Her title as Countess of Lancastre caused displeasure to Queen Victoria, who liked to travel incognito in Europe as "Countess of Lancaster."

==Later life==
She became more eccentric in old age. As a widow, she scandalised society by wearing thick make-up and organizing steeplechases through the local graveyard "and became everyone's idea of a merry widow." She kept her coffin in the house, and she would often lie in it, asking for opinions on her appearance.
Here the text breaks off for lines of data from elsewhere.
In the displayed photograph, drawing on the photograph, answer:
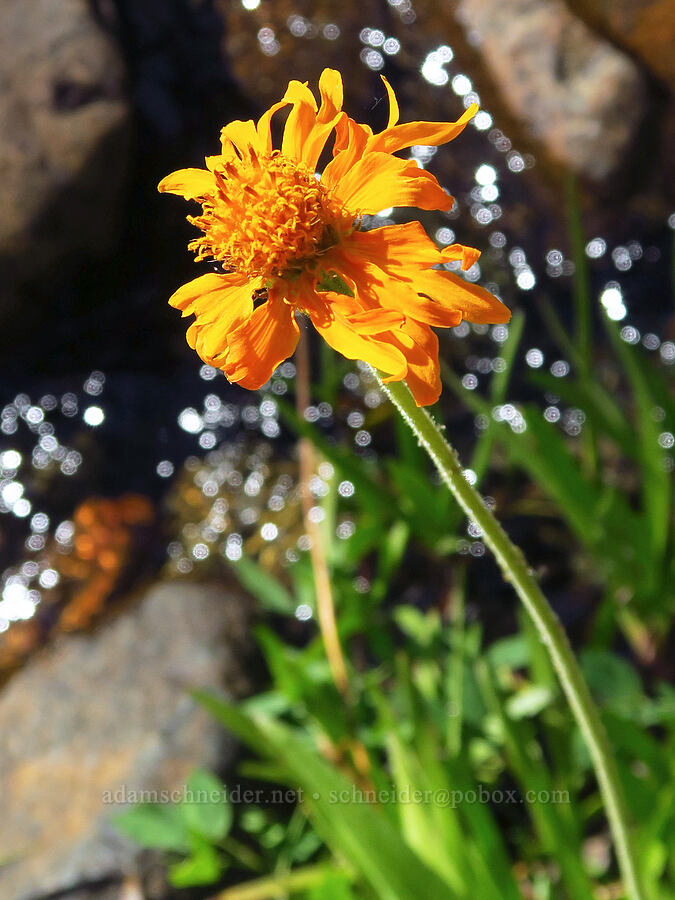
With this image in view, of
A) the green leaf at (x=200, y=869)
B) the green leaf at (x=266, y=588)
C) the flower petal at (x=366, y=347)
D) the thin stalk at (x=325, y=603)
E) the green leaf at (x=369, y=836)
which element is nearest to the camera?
the flower petal at (x=366, y=347)

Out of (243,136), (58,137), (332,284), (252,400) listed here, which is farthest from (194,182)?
(58,137)

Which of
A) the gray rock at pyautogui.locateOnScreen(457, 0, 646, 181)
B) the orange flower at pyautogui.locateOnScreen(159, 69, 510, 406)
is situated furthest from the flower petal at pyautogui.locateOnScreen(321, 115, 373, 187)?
the gray rock at pyautogui.locateOnScreen(457, 0, 646, 181)

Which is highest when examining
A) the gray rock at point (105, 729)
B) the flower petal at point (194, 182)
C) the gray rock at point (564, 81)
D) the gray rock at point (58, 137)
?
the flower petal at point (194, 182)

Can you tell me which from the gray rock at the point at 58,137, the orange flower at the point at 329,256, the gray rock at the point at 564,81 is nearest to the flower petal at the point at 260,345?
the orange flower at the point at 329,256

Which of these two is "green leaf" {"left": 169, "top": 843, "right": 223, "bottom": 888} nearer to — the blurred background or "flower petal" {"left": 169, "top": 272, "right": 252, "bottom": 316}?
the blurred background

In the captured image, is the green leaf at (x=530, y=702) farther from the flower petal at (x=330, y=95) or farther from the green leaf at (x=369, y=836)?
the flower petal at (x=330, y=95)

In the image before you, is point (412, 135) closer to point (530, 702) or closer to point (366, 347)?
point (366, 347)
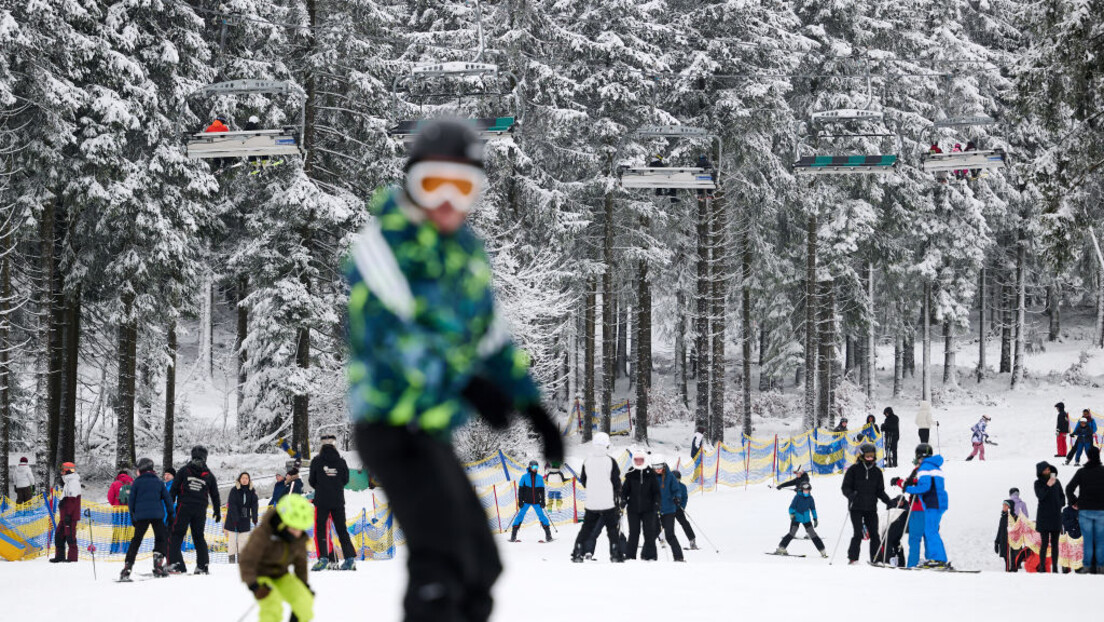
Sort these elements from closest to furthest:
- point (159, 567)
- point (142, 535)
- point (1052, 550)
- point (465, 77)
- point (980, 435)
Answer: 1. point (142, 535)
2. point (159, 567)
3. point (1052, 550)
4. point (465, 77)
5. point (980, 435)

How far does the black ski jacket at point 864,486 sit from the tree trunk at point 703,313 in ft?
64.7

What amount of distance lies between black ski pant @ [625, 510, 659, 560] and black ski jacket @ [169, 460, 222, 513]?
18.2 ft

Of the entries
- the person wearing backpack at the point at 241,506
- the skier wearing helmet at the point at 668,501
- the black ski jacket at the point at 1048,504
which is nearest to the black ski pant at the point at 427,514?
the person wearing backpack at the point at 241,506

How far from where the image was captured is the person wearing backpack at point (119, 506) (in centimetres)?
1748

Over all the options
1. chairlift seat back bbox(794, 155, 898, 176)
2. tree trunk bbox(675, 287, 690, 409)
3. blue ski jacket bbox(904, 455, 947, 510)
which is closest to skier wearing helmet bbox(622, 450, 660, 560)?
blue ski jacket bbox(904, 455, 947, 510)

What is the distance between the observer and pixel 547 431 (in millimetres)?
3555

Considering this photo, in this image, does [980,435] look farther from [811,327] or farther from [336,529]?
[336,529]

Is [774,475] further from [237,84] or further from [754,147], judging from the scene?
[237,84]

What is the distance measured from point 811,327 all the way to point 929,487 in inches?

Eventually her profligate spending led to bankruptcy, which forced the sale of many of her clothes, carriages and horses. She was often seen, locally, cycling clad in her first husband's regimental trousers. She smoked cigarettes in public at a time when it was considered improper for a lady to do so. She died at Deene Park on 25 May 1915 and was buried near her first husband in the Deene parish church.

A character who may have been very loosely based on her was portrayed in the 1968 film, The Charge of the Light Brigade.

Her memoirs, My Recollections, were ghostwritten by the author Maude Ffoulkes.